# ACTIVITY
Copy exactly the stretch of data below from the line with "genus: Mazama" through the line with "site 2730, 2009-08-18 11:28:18.000.", including both of those lines.

# PROVIDED DATA
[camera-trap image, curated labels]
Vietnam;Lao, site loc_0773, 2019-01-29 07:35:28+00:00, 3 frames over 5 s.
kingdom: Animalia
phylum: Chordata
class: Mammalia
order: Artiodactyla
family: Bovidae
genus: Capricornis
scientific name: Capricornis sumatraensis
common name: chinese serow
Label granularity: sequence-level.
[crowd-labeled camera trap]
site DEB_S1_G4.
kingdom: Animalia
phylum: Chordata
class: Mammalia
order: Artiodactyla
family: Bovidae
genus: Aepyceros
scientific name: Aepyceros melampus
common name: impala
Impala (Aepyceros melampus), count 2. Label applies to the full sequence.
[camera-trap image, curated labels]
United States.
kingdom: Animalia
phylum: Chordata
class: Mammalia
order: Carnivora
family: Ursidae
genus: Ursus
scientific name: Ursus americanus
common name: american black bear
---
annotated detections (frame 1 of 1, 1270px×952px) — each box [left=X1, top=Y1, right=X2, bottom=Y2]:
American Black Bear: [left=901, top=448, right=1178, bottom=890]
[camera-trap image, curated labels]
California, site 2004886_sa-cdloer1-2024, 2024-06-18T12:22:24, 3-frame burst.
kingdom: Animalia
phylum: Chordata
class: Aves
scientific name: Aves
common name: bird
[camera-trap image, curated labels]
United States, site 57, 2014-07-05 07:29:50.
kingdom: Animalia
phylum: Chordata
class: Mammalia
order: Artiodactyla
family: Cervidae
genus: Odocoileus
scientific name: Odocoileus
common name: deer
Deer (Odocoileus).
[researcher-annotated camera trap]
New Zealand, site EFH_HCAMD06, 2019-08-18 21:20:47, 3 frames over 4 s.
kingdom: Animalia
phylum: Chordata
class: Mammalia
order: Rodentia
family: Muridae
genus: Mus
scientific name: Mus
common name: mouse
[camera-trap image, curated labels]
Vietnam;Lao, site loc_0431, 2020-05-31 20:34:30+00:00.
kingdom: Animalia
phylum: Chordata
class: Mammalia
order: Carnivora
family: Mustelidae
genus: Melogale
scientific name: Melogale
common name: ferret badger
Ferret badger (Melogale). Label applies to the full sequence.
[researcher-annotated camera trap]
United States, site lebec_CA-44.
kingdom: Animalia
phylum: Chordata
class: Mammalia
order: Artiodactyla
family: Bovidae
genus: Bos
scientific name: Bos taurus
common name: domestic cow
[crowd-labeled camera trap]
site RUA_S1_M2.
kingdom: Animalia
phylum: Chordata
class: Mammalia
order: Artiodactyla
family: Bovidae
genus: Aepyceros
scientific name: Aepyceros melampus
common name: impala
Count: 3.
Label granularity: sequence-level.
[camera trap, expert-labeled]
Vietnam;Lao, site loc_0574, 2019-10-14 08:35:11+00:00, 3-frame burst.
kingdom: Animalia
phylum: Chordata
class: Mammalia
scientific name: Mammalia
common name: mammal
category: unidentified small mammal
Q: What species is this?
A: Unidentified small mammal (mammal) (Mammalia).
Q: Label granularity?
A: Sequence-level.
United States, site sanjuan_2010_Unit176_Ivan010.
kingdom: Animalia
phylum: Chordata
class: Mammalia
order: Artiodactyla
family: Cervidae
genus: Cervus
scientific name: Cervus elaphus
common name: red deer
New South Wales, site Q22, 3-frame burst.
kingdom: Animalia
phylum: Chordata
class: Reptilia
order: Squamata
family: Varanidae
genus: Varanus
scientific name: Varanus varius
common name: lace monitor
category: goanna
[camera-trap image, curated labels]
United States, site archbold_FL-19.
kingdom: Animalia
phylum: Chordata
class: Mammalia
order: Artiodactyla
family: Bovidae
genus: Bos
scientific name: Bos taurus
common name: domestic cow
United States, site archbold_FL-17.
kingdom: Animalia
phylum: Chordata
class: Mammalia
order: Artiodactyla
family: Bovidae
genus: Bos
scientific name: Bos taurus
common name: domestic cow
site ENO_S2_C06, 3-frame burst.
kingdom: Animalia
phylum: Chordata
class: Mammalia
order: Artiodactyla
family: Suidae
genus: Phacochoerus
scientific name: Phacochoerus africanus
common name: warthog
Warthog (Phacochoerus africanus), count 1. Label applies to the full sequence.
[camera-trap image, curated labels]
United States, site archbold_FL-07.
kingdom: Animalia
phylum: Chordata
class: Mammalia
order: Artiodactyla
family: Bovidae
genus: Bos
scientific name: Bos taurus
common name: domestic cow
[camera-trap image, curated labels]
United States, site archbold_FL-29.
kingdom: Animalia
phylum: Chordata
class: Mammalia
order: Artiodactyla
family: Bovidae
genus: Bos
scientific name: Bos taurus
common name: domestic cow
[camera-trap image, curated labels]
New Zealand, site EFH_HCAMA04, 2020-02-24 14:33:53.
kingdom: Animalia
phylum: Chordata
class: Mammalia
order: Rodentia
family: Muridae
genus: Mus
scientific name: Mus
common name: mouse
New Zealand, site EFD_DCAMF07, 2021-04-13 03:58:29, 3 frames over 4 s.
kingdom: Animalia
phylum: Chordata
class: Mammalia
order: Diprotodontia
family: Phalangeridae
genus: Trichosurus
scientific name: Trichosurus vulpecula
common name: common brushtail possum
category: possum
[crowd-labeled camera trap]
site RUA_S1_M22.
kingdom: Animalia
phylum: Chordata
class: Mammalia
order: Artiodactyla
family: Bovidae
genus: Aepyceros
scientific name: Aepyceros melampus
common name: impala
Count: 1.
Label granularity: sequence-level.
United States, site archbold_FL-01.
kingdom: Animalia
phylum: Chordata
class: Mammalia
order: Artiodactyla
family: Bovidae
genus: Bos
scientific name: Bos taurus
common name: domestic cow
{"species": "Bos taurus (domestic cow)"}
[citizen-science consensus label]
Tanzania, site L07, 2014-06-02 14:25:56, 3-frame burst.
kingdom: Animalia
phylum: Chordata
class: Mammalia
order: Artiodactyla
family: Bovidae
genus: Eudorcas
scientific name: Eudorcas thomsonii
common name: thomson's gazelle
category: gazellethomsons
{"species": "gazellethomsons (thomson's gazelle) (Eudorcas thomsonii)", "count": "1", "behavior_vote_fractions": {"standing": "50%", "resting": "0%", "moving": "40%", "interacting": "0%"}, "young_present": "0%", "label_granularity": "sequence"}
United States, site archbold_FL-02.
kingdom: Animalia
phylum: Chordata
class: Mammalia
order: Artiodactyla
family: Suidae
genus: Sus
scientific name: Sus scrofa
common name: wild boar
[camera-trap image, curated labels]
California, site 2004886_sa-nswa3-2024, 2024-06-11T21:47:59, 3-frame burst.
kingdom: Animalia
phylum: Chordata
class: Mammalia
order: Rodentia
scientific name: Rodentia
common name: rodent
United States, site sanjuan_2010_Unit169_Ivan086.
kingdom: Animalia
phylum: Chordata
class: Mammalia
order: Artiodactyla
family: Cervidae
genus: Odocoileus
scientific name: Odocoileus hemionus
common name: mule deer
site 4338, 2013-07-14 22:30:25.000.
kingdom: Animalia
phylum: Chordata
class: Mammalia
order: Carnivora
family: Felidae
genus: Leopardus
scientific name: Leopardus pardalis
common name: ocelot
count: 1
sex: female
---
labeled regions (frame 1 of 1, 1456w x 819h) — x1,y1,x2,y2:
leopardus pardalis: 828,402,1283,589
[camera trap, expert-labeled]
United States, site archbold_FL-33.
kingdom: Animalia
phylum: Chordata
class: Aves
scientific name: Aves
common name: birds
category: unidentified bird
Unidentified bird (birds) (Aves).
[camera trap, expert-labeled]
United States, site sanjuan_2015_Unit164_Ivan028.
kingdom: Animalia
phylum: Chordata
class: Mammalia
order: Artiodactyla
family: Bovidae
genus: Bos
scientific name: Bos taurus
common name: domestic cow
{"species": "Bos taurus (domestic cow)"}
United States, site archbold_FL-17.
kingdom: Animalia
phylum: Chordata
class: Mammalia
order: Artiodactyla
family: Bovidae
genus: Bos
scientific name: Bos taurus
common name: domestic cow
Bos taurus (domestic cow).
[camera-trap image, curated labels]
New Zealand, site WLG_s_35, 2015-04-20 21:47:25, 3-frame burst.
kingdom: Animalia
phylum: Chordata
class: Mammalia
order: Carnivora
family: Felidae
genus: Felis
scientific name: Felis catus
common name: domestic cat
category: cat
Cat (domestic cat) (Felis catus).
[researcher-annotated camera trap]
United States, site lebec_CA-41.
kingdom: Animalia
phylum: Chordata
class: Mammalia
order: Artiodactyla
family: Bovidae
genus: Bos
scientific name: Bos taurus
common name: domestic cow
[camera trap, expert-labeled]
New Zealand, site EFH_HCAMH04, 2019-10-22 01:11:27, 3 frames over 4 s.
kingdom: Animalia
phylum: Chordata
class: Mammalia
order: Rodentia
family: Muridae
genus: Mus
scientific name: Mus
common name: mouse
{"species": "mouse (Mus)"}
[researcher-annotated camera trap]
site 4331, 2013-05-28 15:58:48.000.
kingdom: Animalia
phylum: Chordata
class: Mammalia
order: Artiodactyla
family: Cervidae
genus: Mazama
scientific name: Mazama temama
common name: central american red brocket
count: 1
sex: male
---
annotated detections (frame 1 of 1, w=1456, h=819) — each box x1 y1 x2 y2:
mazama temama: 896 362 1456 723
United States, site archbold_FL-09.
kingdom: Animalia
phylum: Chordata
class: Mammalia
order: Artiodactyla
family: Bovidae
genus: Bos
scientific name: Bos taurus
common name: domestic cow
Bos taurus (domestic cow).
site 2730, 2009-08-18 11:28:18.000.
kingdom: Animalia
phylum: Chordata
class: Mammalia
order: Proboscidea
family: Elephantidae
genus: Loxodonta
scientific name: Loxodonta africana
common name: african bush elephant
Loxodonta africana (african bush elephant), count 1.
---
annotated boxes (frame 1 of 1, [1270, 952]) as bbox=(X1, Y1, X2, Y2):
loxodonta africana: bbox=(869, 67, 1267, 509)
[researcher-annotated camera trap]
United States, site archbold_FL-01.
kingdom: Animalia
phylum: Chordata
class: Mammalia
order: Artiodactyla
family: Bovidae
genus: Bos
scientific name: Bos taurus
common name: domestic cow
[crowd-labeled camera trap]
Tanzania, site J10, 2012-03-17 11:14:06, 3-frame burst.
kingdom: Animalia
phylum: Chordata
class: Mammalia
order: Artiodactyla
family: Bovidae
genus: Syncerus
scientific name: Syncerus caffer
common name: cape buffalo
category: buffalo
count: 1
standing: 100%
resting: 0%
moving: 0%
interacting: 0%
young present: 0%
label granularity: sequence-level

# RESPONSE
genus: Mazama
scientific name: Mazama temama
common name: central american red brocket
count: 1
sex: male
---
annotated detections (frame 1 of 1, w=1456, h=819) — each box x1 y1 x2 y2:
mazama temama: 896 362 1456 723
United States, site archbold_FL-09.
kingdom: Animalia
phylum: Chordata
class: Mammalia
order: Artiodactyla
family: Bovidae
genus: Bos
scientific name: Bos taurus
common name: domestic cow
Bos taurus (domestic cow).
site 2730, 2009-08-18 11:28:18.000.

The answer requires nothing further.